Here is my case:
I would like to calculate quantity and price for a given item on any given date.
Prices are calculated using total item quantity and unit price so price changes with respect to item's quantity.
warehouse_1
states that item was shipped from that warehouse, warehouse_2
states that item was sent to that warehouse.
Here is my logic:
Fetch deliveries for each item and sum their quantities. (1st CTE)
Find the sum of quantities in both warehouses separately. (2nd CTE)
Calculate final quantity and multiply it by unit price.
Show result which consists of item id, quantity and price.
I wrote a query which does the calculations correctly BUT it gets exponentially slower when data count gets bigger. (Takes 5 seconds on my DB with 6k rows, almost locks DB on my coworker's DB with 21k rows)
How can I optimize this query? I am doing cumulative calculations on 2nd CTE for each row coming from 1st CTE and that needs a rework I believe.
Can I use
LAG()
function for this use case? I tried that with something like
LAG(a.deliveryTotal) over(order by a.updated desc rows between unbounded preceding and current row)
instead of the CASE block in 2nd CTE but I can't seem to figure out how to use filter()
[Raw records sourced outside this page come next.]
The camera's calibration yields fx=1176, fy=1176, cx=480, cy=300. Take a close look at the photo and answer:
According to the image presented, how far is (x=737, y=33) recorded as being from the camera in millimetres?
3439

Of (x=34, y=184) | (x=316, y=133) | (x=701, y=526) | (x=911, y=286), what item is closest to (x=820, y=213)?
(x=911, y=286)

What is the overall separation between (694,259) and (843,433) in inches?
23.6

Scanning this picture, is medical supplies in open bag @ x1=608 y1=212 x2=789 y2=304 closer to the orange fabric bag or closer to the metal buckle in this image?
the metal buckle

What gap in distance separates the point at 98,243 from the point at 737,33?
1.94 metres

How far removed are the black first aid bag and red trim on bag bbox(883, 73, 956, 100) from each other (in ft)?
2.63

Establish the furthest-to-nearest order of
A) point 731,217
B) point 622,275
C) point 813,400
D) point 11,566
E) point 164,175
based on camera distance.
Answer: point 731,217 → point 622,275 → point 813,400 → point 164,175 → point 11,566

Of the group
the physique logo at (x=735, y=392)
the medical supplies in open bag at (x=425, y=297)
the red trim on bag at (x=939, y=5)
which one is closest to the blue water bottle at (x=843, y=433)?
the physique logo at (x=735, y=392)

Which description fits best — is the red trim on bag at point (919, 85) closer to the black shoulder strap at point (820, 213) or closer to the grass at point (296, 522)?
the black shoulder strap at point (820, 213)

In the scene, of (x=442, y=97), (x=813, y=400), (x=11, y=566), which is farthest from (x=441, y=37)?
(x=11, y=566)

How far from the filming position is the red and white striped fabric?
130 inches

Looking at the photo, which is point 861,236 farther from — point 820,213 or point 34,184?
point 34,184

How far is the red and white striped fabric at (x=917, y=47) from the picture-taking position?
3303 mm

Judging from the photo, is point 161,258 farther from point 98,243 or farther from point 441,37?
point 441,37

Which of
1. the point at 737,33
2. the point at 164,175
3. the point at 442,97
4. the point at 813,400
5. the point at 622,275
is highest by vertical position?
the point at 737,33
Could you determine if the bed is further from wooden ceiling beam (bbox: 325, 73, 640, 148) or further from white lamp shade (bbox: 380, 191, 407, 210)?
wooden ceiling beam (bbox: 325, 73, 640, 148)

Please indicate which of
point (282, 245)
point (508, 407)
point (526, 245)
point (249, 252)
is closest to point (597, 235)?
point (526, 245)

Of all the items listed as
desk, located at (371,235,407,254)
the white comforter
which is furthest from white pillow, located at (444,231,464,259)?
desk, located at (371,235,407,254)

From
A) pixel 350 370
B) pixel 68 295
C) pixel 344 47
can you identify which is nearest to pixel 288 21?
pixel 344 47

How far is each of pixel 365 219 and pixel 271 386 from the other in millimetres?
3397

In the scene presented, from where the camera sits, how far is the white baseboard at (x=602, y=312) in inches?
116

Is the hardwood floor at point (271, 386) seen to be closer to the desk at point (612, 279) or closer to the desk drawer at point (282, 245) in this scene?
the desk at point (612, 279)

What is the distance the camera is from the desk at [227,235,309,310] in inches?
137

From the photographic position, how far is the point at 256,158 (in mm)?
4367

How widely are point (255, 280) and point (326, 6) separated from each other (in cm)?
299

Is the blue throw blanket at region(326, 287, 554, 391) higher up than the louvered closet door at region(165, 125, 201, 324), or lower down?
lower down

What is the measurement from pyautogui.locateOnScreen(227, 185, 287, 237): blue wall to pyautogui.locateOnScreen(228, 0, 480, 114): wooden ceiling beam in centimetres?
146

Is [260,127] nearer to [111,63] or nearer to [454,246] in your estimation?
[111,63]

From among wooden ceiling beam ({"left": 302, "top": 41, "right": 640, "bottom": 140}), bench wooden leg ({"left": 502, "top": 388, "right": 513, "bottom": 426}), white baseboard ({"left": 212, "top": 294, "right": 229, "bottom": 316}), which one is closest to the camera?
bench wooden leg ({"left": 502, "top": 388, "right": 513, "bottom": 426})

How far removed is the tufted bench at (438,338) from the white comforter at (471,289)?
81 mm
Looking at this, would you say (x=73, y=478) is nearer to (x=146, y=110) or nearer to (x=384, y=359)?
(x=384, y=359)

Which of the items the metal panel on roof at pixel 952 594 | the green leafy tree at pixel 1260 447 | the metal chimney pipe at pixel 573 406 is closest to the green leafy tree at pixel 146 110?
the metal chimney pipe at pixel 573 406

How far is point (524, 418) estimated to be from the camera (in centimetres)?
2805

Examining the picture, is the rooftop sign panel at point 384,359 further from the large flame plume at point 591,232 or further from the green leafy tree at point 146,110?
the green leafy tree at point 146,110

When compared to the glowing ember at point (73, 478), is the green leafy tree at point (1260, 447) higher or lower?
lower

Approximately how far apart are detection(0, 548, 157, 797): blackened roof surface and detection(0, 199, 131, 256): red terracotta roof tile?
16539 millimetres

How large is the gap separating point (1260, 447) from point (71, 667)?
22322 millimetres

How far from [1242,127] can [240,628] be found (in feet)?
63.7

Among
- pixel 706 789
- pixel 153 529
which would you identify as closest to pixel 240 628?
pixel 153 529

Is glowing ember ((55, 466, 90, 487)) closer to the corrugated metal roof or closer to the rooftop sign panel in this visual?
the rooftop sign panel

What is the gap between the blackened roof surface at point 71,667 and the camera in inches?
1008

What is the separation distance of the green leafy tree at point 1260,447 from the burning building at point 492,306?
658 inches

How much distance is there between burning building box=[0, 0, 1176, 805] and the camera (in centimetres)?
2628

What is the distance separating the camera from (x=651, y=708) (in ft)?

or put a condition inside LAG() statement.
Here is my query:
`
with deliveriesCTE as (
select
row_number() over(partition by it.id
order by
dd.updated asc) as rn,
sum(dd.quantity) as deliveryTotal,
dd.updated as updated,
it.id as item_id,
d.warehouse_1 as outWH,
d.warehouse_2 as inWH,
d.company_code as company
from
deliveries d
join deliveries_detail dd on
dd.deliveries_id = d.id
join items it on
it.id = dd.item_id
where
...
group by
dd.updated,
it.id,
d.warehouse_1,
d.warehouse_2,
d.company_code
order by
dd.updated asc),
cumulativeTotalsByUnit as (
select
distinct on
(a.item_id) a.rn,
a.deliveryTotal,
a.updated,
a.item_id,
a.outWH,
a.inWH,
a.company,
case
when a.rn = 1
and a.outWH is not null then coalesce(a.deliveryTotal,
0)
else (
select
coalesce(sum(b.deliveryTotal) filter(
where b.outWH is not null),
0)
from
deliveriesCTE b
where
a.item_id = b.item_id
and b.rn <= a.rn)
end as outWHTotal,
case
when a.rn = 1
and a.inWH is not null then coalesce(a.deliveryTotal,
0)
else (
select
coalesce(sum(b.deliveryTotal) filter(
where b.inWH is not null),
0)
from
deliveriesCTE b
where
a.item_id = b.item_id
and b.rn <= a.rn)
end as inWHTotal
from
deliveriesCTE a
order by
a.item_id,
a.updated desc)
select
resultView.item_id,
resultView.quantity,
resultView.price
from
(
select
cumTotals.item_id,
cumTotals.inWHTotal - cumTotals.outWHTotal as quantity,
p.price * (cumTotals.inWHTotal - cumTotals.outWHTotal) as price
from
prices p
join cumulativeTotalsByUnit cumTotals on
cumTotals.item_id = p.item_id ) resultView
where
resultView.rn = 1;
`
It's hard to say for use without a MCV, but my guess on what you are trying to do is do a Windowed SUM() calculation as opposed to LAG(). There is documentation Here.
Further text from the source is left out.